Starting at the line with "Present in this" in it, reproduce each line below through the last one, exactly, and include nothing else.

[Start Extracted information]

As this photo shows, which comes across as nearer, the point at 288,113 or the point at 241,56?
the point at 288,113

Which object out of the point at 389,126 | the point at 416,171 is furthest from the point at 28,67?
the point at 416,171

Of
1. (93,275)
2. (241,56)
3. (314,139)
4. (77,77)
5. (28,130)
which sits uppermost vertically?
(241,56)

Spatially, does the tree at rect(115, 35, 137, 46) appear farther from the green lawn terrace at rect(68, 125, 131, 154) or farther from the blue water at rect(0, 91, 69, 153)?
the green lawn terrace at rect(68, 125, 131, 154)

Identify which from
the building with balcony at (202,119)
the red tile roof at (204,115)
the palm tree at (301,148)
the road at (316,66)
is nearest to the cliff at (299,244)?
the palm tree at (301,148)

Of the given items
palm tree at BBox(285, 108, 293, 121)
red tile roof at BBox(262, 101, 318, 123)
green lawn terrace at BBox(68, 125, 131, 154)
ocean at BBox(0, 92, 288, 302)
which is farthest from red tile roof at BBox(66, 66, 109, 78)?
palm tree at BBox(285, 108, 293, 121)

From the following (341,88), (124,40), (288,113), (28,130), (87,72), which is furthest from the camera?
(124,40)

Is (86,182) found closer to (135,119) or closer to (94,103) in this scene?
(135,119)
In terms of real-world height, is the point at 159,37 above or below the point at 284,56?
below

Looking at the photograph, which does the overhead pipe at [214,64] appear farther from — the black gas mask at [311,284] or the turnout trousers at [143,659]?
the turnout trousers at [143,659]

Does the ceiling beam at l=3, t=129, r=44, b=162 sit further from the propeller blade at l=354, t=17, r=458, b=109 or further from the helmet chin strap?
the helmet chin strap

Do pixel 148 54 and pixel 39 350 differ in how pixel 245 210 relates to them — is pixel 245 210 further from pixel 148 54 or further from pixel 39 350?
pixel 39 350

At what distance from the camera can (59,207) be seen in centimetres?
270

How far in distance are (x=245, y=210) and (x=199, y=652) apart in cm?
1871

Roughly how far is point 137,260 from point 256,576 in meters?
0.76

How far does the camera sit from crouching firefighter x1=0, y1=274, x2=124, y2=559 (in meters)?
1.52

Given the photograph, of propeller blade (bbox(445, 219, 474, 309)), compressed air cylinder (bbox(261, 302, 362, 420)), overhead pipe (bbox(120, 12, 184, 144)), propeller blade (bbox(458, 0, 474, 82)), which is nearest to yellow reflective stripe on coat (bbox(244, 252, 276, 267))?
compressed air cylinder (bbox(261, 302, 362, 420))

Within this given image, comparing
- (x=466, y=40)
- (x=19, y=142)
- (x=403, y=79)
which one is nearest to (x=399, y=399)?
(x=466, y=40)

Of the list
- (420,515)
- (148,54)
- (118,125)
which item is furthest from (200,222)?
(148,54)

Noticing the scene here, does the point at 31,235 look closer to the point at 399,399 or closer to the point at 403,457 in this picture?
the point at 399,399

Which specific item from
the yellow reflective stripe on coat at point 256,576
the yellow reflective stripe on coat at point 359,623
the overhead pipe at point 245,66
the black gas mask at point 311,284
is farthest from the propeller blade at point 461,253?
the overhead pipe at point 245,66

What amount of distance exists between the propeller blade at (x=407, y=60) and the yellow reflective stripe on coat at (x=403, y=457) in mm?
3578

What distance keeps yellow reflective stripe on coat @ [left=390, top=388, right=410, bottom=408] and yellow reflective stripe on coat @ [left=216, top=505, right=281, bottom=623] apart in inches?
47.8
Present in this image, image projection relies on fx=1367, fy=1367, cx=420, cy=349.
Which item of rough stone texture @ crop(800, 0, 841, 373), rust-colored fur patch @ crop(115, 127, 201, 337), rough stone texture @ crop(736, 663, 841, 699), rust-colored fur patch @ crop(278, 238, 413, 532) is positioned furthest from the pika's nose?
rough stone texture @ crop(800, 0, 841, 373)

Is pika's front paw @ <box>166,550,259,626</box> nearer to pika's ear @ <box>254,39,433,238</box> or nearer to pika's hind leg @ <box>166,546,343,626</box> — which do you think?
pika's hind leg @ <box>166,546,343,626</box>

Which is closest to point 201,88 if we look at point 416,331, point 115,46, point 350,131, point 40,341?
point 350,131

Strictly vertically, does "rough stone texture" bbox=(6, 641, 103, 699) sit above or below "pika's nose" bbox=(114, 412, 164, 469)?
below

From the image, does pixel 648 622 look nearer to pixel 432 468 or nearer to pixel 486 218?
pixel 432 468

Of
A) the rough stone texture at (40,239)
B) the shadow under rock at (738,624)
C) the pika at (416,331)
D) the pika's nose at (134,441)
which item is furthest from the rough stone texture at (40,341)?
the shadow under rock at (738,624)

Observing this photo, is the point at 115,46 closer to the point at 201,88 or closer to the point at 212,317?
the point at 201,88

[End Extracted information]

**Solution for this task:**
Present in this image, image projection relies on fx=1367, fy=1367, cx=420, cy=349.
Which item of rough stone texture @ crop(800, 0, 841, 373), rust-colored fur patch @ crop(115, 127, 201, 337), rough stone texture @ crop(736, 663, 841, 699), rust-colored fur patch @ crop(278, 238, 413, 532) is positioned furthest from the pika's nose?
rough stone texture @ crop(800, 0, 841, 373)

Is pika's front paw @ <box>166,550,259,626</box> nearer to pika's ear @ <box>254,39,433,238</box> or nearer to pika's hind leg @ <box>166,546,343,626</box> — which do you think?
pika's hind leg @ <box>166,546,343,626</box>

Which is closest to point 201,88 if we look at point 416,331, point 115,46, point 350,131, point 40,341?
point 350,131

Strictly vertically, does "rough stone texture" bbox=(6, 641, 103, 699) sit above or below "pika's nose" bbox=(114, 412, 164, 469)?
below

From the image, does pixel 648 622 look nearer to pixel 432 468 or nearer to pixel 486 218?
pixel 432 468

Of
A) the rough stone texture at (40,239)
B) the shadow under rock at (738,624)
C) the pika at (416,331)
D) the pika's nose at (134,441)
which item is furthest from the rough stone texture at (40,341)?
the shadow under rock at (738,624)

Observing this photo, is the point at 115,46 closer to the point at 201,88 or closer to the point at 212,317?
the point at 201,88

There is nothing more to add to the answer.